While creating the artwork, it allowed elementary students to understand the significance of the stars and stripes on the American flag and the humble beginnings of our nation.

“It makes the students feel important,” said Hodges. “They’re contributing something to honoring the veterans.”

The program will cover the Revolutionary War as well as recognize the veterans of the Vietnam War, who were never officially welcomed home.

A reception will immediately follow the program. Thank you letters written by elementary school students and the patriotic artwork will later be sent to soldiers abroad.

“We want to show the kids that the United States started with a major war that established a democratic country,” said event organizer, Linda Wood. “Now, we have soldiers policing countries all over the world.

“We want kids to see the magnitude of what we require these men to do.”

At last year’s event Kesley Colbert honored WWII veteran Howard Rogers, whose unit saved a group of POWs on the Island of Biak. Among the soldiers rescued was Colbert’s father.

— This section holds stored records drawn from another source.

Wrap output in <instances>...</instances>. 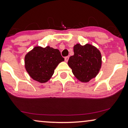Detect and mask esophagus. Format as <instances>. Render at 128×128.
<instances>
[{
  "mask_svg": "<svg viewBox=\"0 0 128 128\" xmlns=\"http://www.w3.org/2000/svg\"><path fill=\"white\" fill-rule=\"evenodd\" d=\"M68 59H69V56H66L64 58V61H65L66 62H68Z\"/></svg>",
  "mask_w": 128,
  "mask_h": 128,
  "instance_id": "34e87169",
  "label": "esophagus"
}]
</instances>
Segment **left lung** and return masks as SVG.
<instances>
[{"label": "left lung", "instance_id": "8db88e82", "mask_svg": "<svg viewBox=\"0 0 128 128\" xmlns=\"http://www.w3.org/2000/svg\"><path fill=\"white\" fill-rule=\"evenodd\" d=\"M74 55L69 58L68 64L74 76L86 83L96 78L101 67L102 60L100 50L93 45L77 44L73 47Z\"/></svg>", "mask_w": 128, "mask_h": 128}]
</instances>
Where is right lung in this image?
Segmentation results:
<instances>
[{"instance_id": "1", "label": "right lung", "mask_w": 128, "mask_h": 128, "mask_svg": "<svg viewBox=\"0 0 128 128\" xmlns=\"http://www.w3.org/2000/svg\"><path fill=\"white\" fill-rule=\"evenodd\" d=\"M24 60L25 68L30 76L44 83L51 78L56 66L64 61V58L57 49L50 46H36L26 54Z\"/></svg>"}]
</instances>
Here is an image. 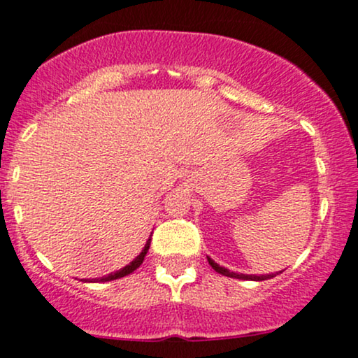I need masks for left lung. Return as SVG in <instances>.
Here are the masks:
<instances>
[{"label": "left lung", "mask_w": 358, "mask_h": 358, "mask_svg": "<svg viewBox=\"0 0 358 358\" xmlns=\"http://www.w3.org/2000/svg\"><path fill=\"white\" fill-rule=\"evenodd\" d=\"M208 259V264L212 266V269L213 271H217V273L219 274H224V276H227V278H234V279H244V281H266V279H271V278H274L276 276L278 273H273V274H242V273H234V271H229L227 268H224V266H220V264H217L215 261H213V259H210V257H207ZM279 273H282V271H279Z\"/></svg>", "instance_id": "8db88e82"}]
</instances>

At Wewahitchka Elementary School, the 30th annual Veteran’s Day Celebration will take place inside the cafeteria.

Third graders will pay tribute to past and present veterans with a program of poem readings and patriotic songs that include service hymns.

This will mark the seventh year that the Veteran’s Day program was organized by third-grade teacher John Huft,

Huft said that in a time of shrinking budgets, the local veterans have been gracious in helping the school where they can. The annual program is his way of giving back to the men who not only served their countries, but serve their communities as well.

“I want this to be something that students can look back on and have positive memories,” said Huft. “It’s something that they’ve given to the veterans and brightened their day.”

The program will begin at 8:30 a.m. CT. A reception will immediately follow.

Both events are free and open to veterans, their families and the public.